== Exercise brief ==
Render all of the data below as a JSON list of strings, one string per line, skipping blank lines. Leave the pictures out of the list.

== Spatial questions linked to pictures ==
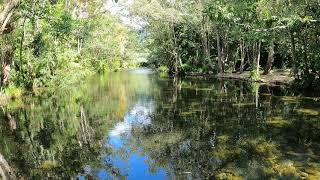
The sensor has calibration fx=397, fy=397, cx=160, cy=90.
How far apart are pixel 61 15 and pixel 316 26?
18.0 m

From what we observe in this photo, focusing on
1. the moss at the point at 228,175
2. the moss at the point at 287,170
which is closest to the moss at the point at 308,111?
the moss at the point at 287,170

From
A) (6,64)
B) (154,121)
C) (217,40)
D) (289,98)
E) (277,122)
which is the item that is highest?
(217,40)

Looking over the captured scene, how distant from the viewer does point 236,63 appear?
5269 cm

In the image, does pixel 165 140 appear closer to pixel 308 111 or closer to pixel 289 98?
pixel 308 111

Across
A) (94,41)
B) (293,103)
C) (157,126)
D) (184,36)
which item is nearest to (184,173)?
(157,126)

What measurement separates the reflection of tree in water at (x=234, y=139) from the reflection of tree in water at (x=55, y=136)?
1.73 m

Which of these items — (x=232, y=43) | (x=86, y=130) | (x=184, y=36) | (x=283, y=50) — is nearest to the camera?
(x=86, y=130)

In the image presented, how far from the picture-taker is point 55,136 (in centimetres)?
1412

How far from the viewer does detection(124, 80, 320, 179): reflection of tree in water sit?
31.4 feet

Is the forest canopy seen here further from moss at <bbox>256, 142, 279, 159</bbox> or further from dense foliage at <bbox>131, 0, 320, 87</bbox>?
moss at <bbox>256, 142, 279, 159</bbox>

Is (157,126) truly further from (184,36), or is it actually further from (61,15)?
(184,36)

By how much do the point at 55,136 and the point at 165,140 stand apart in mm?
4060

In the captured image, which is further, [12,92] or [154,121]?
[12,92]

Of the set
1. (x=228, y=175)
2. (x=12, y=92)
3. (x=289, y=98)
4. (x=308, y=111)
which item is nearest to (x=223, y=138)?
(x=228, y=175)
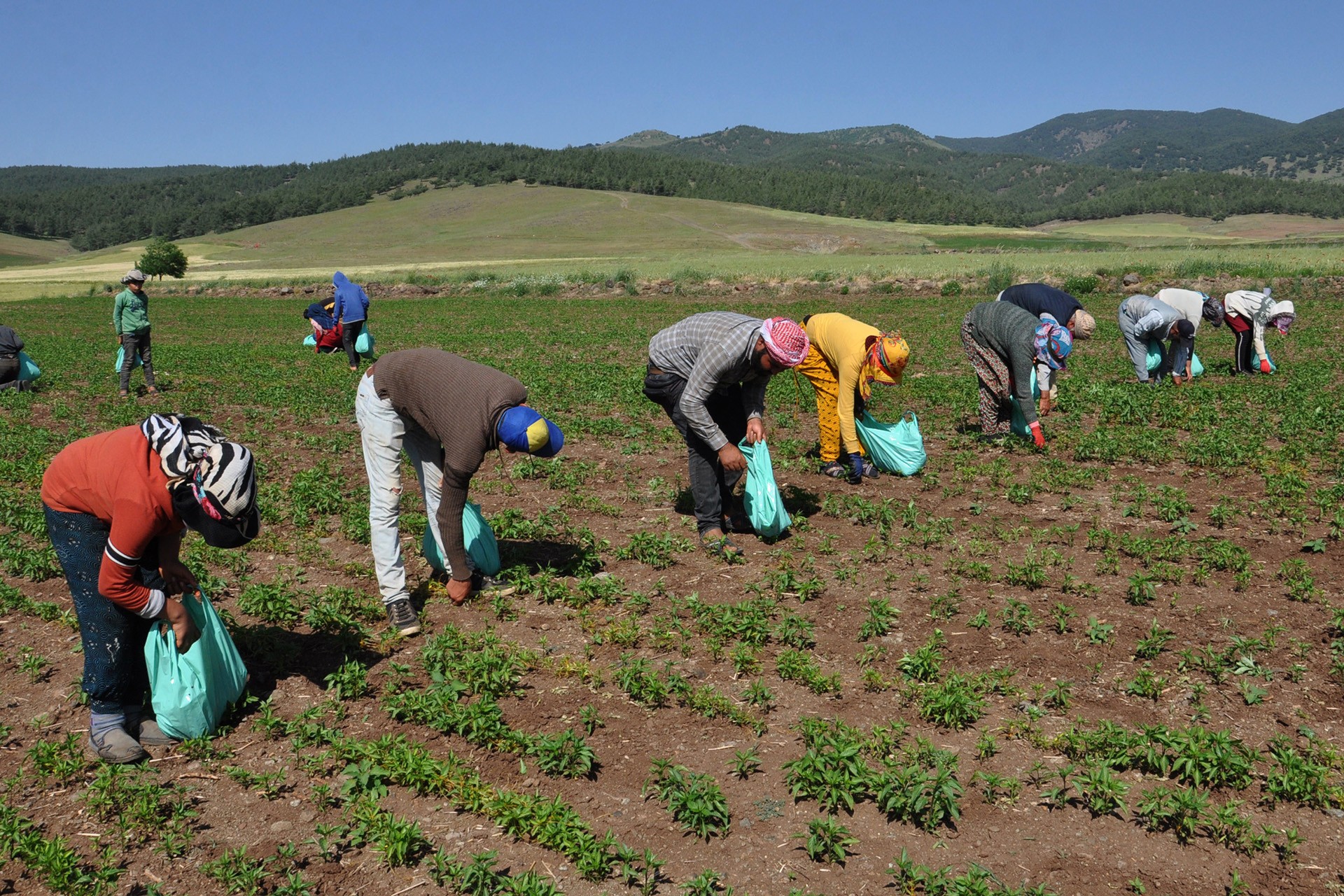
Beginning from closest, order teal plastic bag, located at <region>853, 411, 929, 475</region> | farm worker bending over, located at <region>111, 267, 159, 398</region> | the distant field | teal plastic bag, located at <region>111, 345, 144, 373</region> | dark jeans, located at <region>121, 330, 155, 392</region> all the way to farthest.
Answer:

== Answer to this task ==
[
  "The sensor has calibration fx=397, fy=397, cx=160, cy=90.",
  "How far apart are pixel 61 15 and pixel 316 26?",
  "18.0 m",
  "From what we observe in this photo, focusing on",
  "1. the moss at the point at 228,175",
  "2. the moss at the point at 287,170",
  "which is closest to the moss at the point at 308,111?",
  "the moss at the point at 287,170",
  "From",
  "A) (6,64)",
  "B) (154,121)",
  "C) (217,40)",
  "D) (289,98)",
  "E) (277,122)",
  "which is the item that is highest?",
  "(217,40)",
  "Looking over the captured scene, how distant from the viewer does point 236,63 appear?",
  "5269 cm",
  "In the image, does pixel 165 140 appear closer to pixel 308 111 or closer to pixel 289 98?",
  "pixel 308 111",
  "Across",
  "A) (94,41)",
  "B) (293,103)",
  "C) (157,126)",
  "D) (184,36)",
  "which item is nearest to (184,173)?",
  "(157,126)",
  "What measurement separates the reflection of tree in water at (x=234, y=139) from the reflection of tree in water at (x=55, y=136)?",
  "1.73 m",
  "Which of these items — (x=232, y=43) | (x=86, y=130) | (x=184, y=36) | (x=283, y=50) — is nearest to the camera?",
  "(x=86, y=130)",
  "In the image presented, how far from the picture-taker is point 55,136 (in centimetres)?",
  "1412",
  "How far from the viewer does detection(124, 80, 320, 179): reflection of tree in water sit?",
  "31.4 feet",
  "Is the forest canopy seen here further from moss at <bbox>256, 142, 279, 159</bbox> or further from dense foliage at <bbox>131, 0, 320, 87</bbox>?",
  "moss at <bbox>256, 142, 279, 159</bbox>",
  "Is (157,126) truly further from (184,36), or is it actually further from (61,15)?",
  "(184,36)",
  "By how much do the point at 55,136 and the point at 165,140 stand apart in mm?",
  "4060",
  "In the captured image, which is further, [12,92] or [154,121]?",
  "[12,92]",
  "Of the set",
  "1. (x=228, y=175)",
  "2. (x=12, y=92)",
  "3. (x=289, y=98)",
  "4. (x=308, y=111)",
  "which item is nearest to (x=223, y=138)?",
  "(x=228, y=175)",
  "Beginning from closest, order teal plastic bag, located at <region>853, 411, 929, 475</region> | farm worker bending over, located at <region>111, 267, 159, 398</region> | the distant field | teal plastic bag, located at <region>111, 345, 144, 373</region> | dark jeans, located at <region>121, 330, 155, 392</region> all the way to farthest.",
  "Answer:"
]